- Interactive map of the Placentia Plantation area

General information
- Location: Savannah, Georgia, U.S.
- Coordinates: 32°01′37″N 81°03′40″W﻿ / ﻿32.02685570°N 81.060990°W

= Placentia Plantation =

Former plantation in Savannah, Georgia

Placentia Plantation was a plantation founded in the 18th century near colonial Savannah, Province of Georgia, around 3.5 mi southeast of the city and a short distance west of the Wilmington River. Until emancipation, the plantation was worked by black slaves.

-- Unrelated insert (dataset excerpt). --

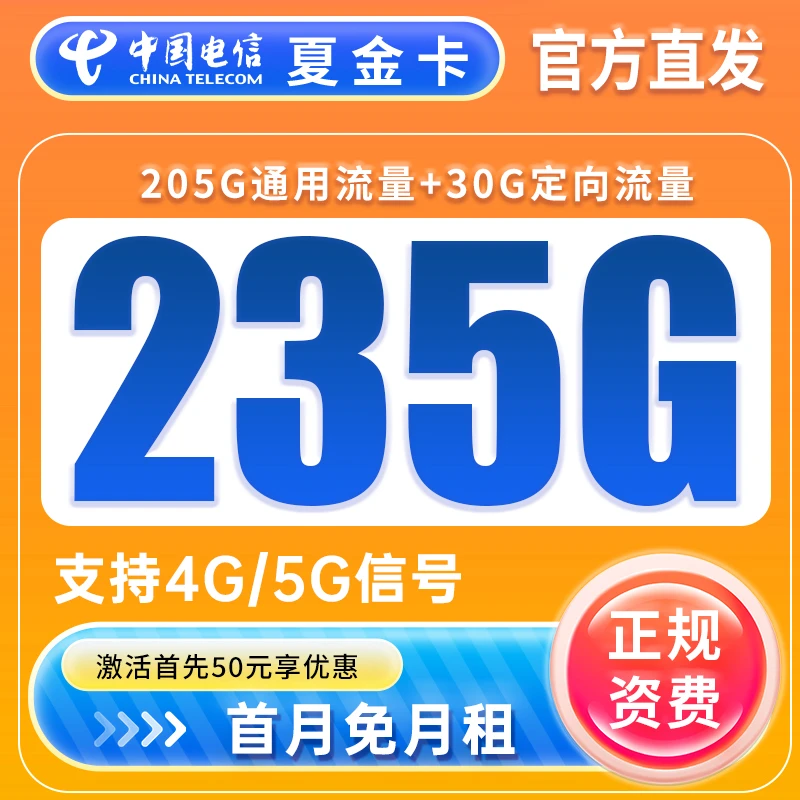 电信流量卡推荐第一名大流量卡奇云卡不限速低月租流量卡夏金卡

Josiah Tattnall Jr., son of founding father of Savannah Josiah Tattnall Sr., inherited the plantation in 1781. He was born at nearby Bonaventure Plantation. In 1786, Tattnall sold 850 acre of Plancentia to John McQueen.

William Hughes, after surveying the land, divided the property into twelve equal parcels, each containing 65 acre. The plots ran from Skidaway Road to the marshes at the Wilmington River.

Since 1891, Savannah State University has stood partly on the plantation's colored cemetery, a 2.5 acre burial site containing many unmarked graves.

In the early 19th century, John Postell Williamson began cultivating the land for rice, cotton and corn.

In 2018, construction on a memorial garden for the colored graveyard was begun at Savannah State University.

Placentia Canal flows north through the area and empties into the Wilmington River across from Richardson Creek. It was constructed between 1877 and 1887.

== In popular culture ==
The plantation is mentioned in Big Auntie's Pearls, a 2021 novel by Hope Gregory.